Uneven Progress Across Different Work Types
Performance wasn’t uniform across task categories. Agents generally fared better with software development engineering (SDE) tasks compared to roles in administration, finance, or data science, where success rates were often near zero. The researchers hypothesize this disparity might stem from the vast amount of public code available for training models on SDE tasks, whereas workflows for administrative or financial jobs are often proprietary and less represented in training data.
The ability to interact with different platforms also varied. Agents showed particular difficulty with tasks involving the RocketChat communication platform and the OwnCloud office suite, suggesting that both social reasoning and complex web UI navigation remain major hurdles. Performance on tasks involving GitLab (code hosting) and Plane (project management) was comparatively better, though still far from reliable.
A Reality Check for Automation Ambitions
These benchmark results provide a stark contrast to the high expectations and ongoing development efforts within the tech industry. Microsoft began previewing “computer use” agents in Copilot Studio in April 2025, aiming to automate GUI interactions. OpenAI is reportedly exploring high-cost “PhD-level” research agents for enterprise automation earlier in March 2025.
Perhaps most strikingly, plans linked to Elon Musk’s DOGE initiative surfaced in late April, involving recruitment for a project aiming to deploy AI agents capable of replacing the work equivalent of “at least 70k FTEs” within a year. This proposal was met with internal skepticism within a Palantir alumni network, with one critic retorting, “You’re complicit in firing 70k federal employees and replacing them with shitty autocorrect.” TheAgentCompany findings underscore the feasibility questions surrounding such large-scale automation plans.
The agents’ struggles in the benchmark align with known weaknesses inherent in current AI models. Anthropic’s Chief Information Security Officer warned in April 2025 that industry is unprepared for the security and management challenges posed by autonomous “virtual employees,” highlighting known issues like AI hallucination and vulnerability to prompt injection.

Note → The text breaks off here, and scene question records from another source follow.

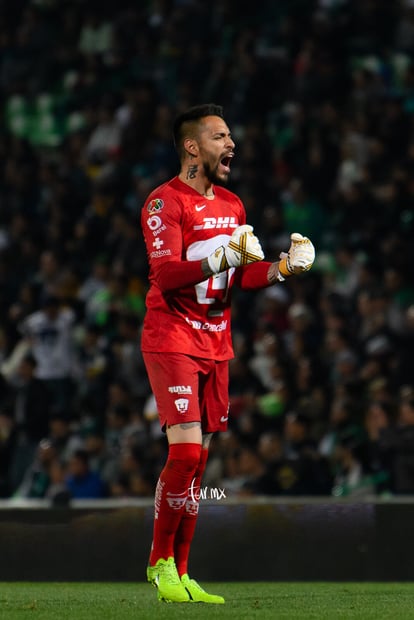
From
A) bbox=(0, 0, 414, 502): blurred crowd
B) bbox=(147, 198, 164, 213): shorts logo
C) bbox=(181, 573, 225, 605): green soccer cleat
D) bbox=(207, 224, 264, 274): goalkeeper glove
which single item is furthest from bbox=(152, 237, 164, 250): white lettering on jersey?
bbox=(0, 0, 414, 502): blurred crowd

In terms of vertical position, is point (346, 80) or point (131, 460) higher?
point (346, 80)

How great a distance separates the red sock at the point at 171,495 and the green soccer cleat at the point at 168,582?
37 millimetres

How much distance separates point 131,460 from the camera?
12.1 m

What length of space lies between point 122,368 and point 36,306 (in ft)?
6.40

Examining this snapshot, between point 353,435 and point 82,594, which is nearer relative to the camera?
point 82,594

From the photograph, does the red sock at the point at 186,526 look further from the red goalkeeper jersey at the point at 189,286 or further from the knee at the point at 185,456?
the red goalkeeper jersey at the point at 189,286

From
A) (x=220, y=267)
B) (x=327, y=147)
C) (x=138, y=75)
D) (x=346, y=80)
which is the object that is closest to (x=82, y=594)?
(x=220, y=267)

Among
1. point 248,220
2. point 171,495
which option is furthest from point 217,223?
point 248,220

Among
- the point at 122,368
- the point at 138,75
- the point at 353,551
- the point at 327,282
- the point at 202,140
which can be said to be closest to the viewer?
the point at 202,140

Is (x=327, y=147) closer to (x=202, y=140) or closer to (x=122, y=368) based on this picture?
(x=122, y=368)

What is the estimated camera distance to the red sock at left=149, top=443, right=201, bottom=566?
265 inches

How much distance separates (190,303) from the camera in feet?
22.7

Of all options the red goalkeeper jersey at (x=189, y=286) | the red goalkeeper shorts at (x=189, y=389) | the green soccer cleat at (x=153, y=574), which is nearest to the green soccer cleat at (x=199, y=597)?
the green soccer cleat at (x=153, y=574)

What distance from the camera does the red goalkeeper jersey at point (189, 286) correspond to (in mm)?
6801
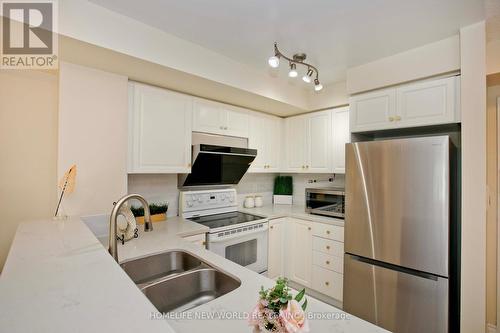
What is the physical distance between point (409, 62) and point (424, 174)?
0.96 meters

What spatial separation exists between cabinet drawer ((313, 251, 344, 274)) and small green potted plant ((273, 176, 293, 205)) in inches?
40.2

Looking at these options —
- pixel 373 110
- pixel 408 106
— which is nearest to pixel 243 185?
pixel 373 110

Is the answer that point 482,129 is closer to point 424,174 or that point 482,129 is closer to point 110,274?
point 424,174

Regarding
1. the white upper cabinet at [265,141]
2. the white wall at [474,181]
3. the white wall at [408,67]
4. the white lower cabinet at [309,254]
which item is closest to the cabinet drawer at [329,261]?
the white lower cabinet at [309,254]

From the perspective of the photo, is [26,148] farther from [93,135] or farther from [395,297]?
[395,297]

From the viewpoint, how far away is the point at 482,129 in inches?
61.4

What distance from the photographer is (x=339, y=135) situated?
2.73 metres

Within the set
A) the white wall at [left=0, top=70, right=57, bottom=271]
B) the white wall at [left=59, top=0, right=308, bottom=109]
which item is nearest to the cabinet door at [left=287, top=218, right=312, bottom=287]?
the white wall at [left=59, top=0, right=308, bottom=109]

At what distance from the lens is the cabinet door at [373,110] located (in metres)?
2.08

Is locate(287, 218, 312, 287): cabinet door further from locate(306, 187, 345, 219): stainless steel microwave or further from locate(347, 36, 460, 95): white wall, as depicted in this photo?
locate(347, 36, 460, 95): white wall

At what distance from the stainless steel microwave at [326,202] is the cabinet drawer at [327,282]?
576mm

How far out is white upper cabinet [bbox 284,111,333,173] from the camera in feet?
9.34

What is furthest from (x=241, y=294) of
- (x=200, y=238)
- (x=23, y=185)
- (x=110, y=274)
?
(x=23, y=185)

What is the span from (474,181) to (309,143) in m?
1.67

The difficulty agents faced with communication and complex instructions in TheAgentCompany reflects these underlying challenges, recently exemplified when Cursor AI’s support bot reportedly invented a non-existent company policy in late April 2025. The Carnegie Mellon researchers concluded that while agents might accelerate portions of human work, they are “likely not a replacement for all tasks at the moment.”
They drew parallels to the machine translation market, where efficiency gains led to increased demand rather than mass job displacement for human translators. Companies currently experimenting with agents, like Johnson & Johnson, emphasize keeping humans involved, viewing AI as a tool for collaboration rather than replacement for the foreseeable future.